Micah 4:1–2 has special meaning for Latter-day Saints. The Lord has revealed that there will be two capitals during the millennial reign of Christ, Jerusalem in Israel, and Zion (also called New Jerusalem) in Missouri. President Harold B. Lee said the following:
“With the coming of the pioneers to establish the Church in the tops of the mountains, our early leaders declared this to be the beginning of the fulfillment of the prophecy that out of Zion should go forth the law and the word of the Lord from Jerusalem.

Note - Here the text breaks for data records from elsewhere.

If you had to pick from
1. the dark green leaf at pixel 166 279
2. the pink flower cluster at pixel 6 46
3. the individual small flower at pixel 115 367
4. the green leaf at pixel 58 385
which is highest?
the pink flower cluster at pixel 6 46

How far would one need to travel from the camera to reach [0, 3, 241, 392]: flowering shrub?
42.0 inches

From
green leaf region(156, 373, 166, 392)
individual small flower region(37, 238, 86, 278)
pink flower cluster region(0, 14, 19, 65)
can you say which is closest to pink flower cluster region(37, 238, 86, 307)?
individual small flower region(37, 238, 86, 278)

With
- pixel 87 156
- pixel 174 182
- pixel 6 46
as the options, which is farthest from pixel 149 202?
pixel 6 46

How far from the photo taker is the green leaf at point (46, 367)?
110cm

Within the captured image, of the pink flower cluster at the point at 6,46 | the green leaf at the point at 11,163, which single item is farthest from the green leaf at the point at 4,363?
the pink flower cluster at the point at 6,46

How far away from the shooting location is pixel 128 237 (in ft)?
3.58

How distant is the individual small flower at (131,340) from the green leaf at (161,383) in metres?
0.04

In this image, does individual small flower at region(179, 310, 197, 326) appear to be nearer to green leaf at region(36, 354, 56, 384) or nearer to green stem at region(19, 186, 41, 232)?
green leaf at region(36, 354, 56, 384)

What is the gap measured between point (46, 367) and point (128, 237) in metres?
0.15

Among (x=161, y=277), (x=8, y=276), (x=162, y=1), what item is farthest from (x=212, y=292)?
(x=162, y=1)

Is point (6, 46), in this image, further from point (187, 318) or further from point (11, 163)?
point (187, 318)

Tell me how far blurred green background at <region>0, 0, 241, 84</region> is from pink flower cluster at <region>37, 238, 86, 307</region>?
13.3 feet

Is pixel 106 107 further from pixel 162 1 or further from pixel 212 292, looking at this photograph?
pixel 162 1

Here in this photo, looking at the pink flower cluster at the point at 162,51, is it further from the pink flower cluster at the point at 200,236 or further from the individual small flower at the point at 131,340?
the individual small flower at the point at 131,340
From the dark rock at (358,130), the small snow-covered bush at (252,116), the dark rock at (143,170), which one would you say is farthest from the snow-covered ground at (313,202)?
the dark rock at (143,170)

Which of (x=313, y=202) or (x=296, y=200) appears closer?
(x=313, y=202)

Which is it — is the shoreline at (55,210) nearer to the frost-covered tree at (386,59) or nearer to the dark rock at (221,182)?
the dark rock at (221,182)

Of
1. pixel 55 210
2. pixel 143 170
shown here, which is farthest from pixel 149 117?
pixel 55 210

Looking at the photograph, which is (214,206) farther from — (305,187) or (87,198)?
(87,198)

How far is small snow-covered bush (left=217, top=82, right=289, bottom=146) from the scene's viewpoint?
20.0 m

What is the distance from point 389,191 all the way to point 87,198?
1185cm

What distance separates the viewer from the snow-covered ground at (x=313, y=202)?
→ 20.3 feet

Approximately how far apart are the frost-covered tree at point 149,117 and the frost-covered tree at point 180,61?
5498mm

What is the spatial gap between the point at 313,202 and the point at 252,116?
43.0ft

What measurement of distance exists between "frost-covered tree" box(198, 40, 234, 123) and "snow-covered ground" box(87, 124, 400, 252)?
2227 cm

“I have often wondered what that expression meant, that out of Zion should go forth the law. Years ago I went with the Brethren to the Idaho Falls Temple, and I heard in that inspired prayer of the First Presidency a definition of the meaning of that term—’out of Zion shall go forth the law.’ Note what they said:
“‘We thank thee that thou hast revealed to us that those who gave us our constitutional form of government were wise in thy sight and that thou didst raise them up for the very purpose of putting forth that sacred document [as revealed in Doctrine and Covenants 101 ]. . . . We pray that kings and rulers and the peoples of all nations under heaven may be persuaded of the blessings enjoyed by the people of this land by reason of their freedom under thy guidance and be constrained to adopt similar governmental systems, thus to fulfill the ancient prophecy of Isaiah and Micah that “. . . out of Zion shall go forth the law and the word of the Lord from Jerusalem.”‘ ( Improvement Era, Oct. 1945, p. 504.)
In Micah 4:8–13 Micah uses the image of the travail of childbirth to typify current pain bearing new life. Jesus Christ referred to Micah when he visited the Book of Mormon peoples after his resurrection. (See 3 Nephi 20:17–21 .) The Savior uses Micah to show the future Gentiles what would happen if they did not repent.
Micah 5:1–4 is the most famous prophecy in Micah, foretelling our Savior’s birth in Bethlehem. Micah 5:5–15 prophesies Israel’s future power. The Lord will save Israel in the last days (1) “by defending Israel against the attacks of the imperial power ( vers. 5 b, 6 ); (2) by exalting it into a power able to overcome the nations ( vers. 7–9 ); and (3) by exterminating all the materials of war, and everything of an idolatrous nature, and so preventing the possibility of war ( vers. 10–15 ).” When Christ appeared to the Nephites, He quoted this prophecy of Micah (compare 3 Nephi 21:12–21 and Micah 5:8–15 ).
Sperry identified Micah 7:14–20 as a prayer:
“After promising Israel’s restoration, Micah prays beautifully for its fulfillment. The prayer is distinguished for the poetical elevation of its style and the appropriateness of its petition. Like many other Old Testament prayers it is prophetic in its spirit. . . .
“Micah ends with a doxology. He revels in the prospect of Israel’s glorious future and breaks out into a strain of sublime praise and admiration for the divine attributes of loving-kindness, faithfulness, and compassion to be manifested by God in her deliverance.” ( Message of the Twelve Prophets, pp. 126–27.)
*This lesson has been adapted from the LDS Institute Old Testament Manual.